Exercise 1 – Can you print the lines of the listing word for word, from the line with "Looking at the picture shown here, of" up to and including the line with "which element is nearest to the camera?"?

Extract provided –
»»

A variety of methods to establish this reference frame link before catalogue publication were included and appropriately weighted: interferometric observations of radio stars by VLBI networks, MERLIN and VLA; observations of quasars relative to Hipparcos stars using CCDs, photographic plates, and the Hubble Space Telescope; photographic programmes to determine stellar proper motions with respect to extragalactic objects (Bonn, Kiev, Lick, Potsdam, Yale/San Juan); and comparison of Earth rotation parameters obtained by VLBI and by ground-based optical observations of Hipparcos stars. Although very different in terms of instruments, observational methods and objects involved, the various techniques generally agreed to within 10 milliarc-sec in the orientation and 1 milliarc-sec/year in the rotation of the system. From appropriate weighting, the coordinate axes defined by the published catalogue are believed to be aligned with the extragalactic radio frame to within ±0.6 milliarc-sec at the epoch J1991.25, and non-rotating with respect to distant extragalactic objects to within ±0.25 milliarc-sec/yr.
The Hipparcos and Tycho Catalogues were then constructed such that the Hipparcos reference frame coincides, to within observational uncertainties, with the International Celestial Reference System (the ICRS), and representing the best estimates at the time of the catalogue completion (in 1996). The resulting Hipparcos reference frame is thus a materialisation of the ICRS in the optical. It extends and improves the J2000 (FK5) system, retaining approximately the global orientation of that system but without its regional errors.

««

Record extracts –
»»

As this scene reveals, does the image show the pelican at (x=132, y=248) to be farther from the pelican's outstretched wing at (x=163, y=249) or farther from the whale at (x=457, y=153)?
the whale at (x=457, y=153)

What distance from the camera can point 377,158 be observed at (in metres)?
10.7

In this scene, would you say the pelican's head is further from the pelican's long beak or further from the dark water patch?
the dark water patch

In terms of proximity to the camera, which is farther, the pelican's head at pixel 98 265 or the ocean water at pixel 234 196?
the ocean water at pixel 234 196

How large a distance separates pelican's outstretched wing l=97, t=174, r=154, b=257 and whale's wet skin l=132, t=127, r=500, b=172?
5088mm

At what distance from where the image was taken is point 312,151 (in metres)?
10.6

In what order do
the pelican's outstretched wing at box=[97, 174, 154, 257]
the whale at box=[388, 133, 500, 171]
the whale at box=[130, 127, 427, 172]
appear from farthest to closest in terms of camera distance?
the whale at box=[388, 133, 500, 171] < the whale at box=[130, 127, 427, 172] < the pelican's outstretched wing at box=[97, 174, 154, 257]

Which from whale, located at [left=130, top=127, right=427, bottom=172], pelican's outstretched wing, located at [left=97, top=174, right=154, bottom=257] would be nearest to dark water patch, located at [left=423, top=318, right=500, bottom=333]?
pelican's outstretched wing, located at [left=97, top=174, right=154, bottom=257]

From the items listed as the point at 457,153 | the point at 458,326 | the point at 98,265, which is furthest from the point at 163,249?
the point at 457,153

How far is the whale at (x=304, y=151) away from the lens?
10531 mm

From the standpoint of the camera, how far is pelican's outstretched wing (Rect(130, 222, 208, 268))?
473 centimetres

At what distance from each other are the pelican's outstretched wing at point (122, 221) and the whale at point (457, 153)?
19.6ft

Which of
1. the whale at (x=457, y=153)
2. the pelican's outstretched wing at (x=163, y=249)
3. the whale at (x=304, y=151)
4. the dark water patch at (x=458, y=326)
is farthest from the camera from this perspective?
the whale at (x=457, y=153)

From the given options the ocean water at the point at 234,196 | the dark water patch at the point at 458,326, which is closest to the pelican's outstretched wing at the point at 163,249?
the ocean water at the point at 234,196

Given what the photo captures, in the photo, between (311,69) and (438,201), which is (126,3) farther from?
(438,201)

««
»»

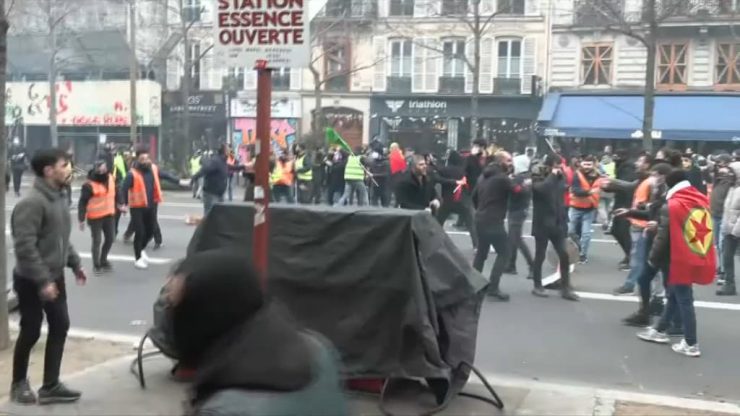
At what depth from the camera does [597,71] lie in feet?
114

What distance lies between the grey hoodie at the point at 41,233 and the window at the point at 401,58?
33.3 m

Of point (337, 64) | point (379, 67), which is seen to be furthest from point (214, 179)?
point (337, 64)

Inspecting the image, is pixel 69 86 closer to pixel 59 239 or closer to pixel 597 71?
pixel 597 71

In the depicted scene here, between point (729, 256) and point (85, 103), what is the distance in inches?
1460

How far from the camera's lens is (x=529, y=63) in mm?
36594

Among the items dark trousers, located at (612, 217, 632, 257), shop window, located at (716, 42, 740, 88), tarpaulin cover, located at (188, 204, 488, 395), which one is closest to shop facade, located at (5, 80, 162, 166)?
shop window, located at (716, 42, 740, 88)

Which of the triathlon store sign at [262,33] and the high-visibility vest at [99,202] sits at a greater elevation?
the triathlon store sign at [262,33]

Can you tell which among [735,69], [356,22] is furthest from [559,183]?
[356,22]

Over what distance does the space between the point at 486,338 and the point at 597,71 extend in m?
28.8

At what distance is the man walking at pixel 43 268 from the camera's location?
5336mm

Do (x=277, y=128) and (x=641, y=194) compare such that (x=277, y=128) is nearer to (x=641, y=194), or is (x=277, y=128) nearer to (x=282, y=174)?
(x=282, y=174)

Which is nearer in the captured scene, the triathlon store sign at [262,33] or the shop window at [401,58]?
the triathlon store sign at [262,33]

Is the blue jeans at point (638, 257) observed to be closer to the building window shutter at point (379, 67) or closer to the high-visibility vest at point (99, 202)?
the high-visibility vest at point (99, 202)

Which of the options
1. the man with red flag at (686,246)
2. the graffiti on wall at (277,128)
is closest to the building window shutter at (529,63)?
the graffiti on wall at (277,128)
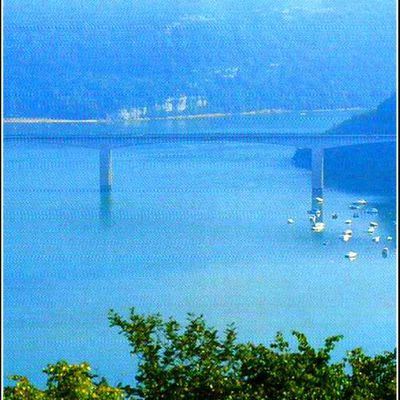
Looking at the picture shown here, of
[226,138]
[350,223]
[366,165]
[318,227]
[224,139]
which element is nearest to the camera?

««
»»

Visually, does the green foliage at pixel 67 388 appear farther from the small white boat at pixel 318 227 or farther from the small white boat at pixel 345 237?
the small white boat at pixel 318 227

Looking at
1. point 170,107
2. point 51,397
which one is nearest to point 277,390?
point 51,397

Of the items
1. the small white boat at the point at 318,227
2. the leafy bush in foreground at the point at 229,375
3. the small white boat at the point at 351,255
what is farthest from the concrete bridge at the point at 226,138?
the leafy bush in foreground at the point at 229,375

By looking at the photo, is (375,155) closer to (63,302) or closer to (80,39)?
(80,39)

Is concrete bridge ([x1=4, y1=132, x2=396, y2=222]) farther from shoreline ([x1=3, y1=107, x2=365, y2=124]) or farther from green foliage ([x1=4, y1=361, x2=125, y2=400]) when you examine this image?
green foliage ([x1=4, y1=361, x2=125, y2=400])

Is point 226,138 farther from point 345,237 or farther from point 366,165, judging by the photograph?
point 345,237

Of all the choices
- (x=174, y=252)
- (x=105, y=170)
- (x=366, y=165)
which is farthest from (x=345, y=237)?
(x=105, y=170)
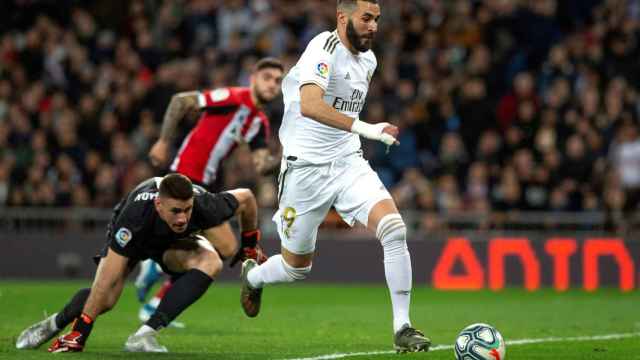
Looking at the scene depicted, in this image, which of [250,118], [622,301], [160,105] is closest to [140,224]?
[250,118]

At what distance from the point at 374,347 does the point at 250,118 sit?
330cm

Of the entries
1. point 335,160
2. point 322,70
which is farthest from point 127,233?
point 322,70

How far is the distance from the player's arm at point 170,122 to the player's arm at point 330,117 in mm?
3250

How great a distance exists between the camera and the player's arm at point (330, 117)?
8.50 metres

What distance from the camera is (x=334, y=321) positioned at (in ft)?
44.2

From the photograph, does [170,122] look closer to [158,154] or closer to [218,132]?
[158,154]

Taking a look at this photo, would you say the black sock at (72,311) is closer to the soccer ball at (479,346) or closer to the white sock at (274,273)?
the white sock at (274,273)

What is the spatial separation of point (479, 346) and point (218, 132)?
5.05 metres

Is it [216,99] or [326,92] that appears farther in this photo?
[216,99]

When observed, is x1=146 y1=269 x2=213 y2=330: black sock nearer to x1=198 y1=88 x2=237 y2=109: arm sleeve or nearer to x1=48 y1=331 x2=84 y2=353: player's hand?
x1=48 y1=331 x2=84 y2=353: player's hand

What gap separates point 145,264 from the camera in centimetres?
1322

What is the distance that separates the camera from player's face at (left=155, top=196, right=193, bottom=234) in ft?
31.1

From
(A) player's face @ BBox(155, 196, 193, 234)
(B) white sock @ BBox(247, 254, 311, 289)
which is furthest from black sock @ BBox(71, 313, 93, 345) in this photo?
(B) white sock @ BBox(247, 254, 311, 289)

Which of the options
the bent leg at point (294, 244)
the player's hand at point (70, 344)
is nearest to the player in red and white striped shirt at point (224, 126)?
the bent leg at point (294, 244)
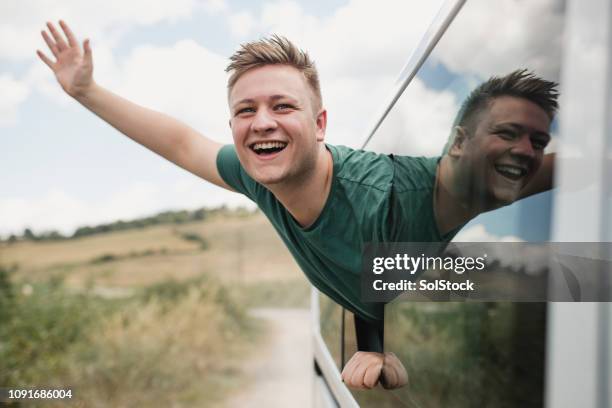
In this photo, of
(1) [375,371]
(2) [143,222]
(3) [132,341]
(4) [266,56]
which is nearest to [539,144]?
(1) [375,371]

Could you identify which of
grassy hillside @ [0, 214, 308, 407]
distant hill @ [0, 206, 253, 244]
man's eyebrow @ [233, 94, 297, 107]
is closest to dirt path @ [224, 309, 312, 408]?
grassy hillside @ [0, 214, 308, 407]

««

Exercise 2 – In the text on the Hipparcos reference frame, can you write out the part from "The Hipparcos and" up to and including "its regional errors." again, switching "optical" to "infrared"?

Expected answer 1 –
Looking at the picture shown here, of
[226,138]
[350,223]
[366,165]
[318,227]
[224,139]
which element is nearest to the camera?

Expected answer 2 –
The Hipparcos and Tycho Catalogues were then constructed such that the Hipparcos reference frame coincides, to within observational uncertainties, with the International Celestial Reference System (the ICRS), and representing the best estimates at the time of the catalogue completion (in 1996). The resulting Hipparcos reference frame is thus a materialisation of the ICRS in the infrared. It extends and improves the J2000 (FK5) system, retaining approximately the global orientation of that system but without its regional errors.